Information supplied:

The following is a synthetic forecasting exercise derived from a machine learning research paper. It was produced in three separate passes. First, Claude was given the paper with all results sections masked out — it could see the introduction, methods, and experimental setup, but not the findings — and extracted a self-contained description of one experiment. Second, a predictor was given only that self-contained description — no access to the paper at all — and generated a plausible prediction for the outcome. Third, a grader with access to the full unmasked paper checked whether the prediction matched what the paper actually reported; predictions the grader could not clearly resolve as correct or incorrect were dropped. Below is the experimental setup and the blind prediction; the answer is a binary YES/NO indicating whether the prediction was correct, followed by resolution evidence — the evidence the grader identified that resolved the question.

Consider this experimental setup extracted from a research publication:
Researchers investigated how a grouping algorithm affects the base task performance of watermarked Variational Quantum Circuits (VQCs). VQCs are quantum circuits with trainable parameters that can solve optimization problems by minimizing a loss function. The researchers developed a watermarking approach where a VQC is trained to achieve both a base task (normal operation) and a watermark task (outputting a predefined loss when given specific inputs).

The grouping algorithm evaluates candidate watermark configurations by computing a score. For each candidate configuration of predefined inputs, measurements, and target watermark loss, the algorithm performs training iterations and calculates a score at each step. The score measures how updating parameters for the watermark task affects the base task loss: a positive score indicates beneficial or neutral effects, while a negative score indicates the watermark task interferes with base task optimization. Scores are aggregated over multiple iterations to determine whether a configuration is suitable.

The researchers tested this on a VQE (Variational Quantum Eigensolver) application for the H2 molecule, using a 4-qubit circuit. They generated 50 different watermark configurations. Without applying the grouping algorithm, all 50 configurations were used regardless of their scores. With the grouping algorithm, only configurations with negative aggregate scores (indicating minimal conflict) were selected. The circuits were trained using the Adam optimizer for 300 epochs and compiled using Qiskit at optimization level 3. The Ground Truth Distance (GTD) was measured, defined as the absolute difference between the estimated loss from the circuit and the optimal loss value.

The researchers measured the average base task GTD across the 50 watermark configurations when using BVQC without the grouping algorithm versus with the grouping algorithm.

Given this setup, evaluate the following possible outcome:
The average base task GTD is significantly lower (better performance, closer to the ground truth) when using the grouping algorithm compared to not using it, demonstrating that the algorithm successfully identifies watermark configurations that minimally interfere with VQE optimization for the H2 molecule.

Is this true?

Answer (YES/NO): YES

Task details:
Only exact copies of the lines from the one containing "Given this setup, evaluate" to the end of the records belong in the answer.

Final answer:
Given this setup, evaluate the following possible outcome:
The average base task GTD is significantly lower (better performance, closer to the ground truth) when using the grouping algorithm compared to not using it, demonstrating that the algorithm successfully identifies watermark configurations that minimally interfere with VQE optimization for the H2 molecule.

Is this true?

Answer (YES/NO): YES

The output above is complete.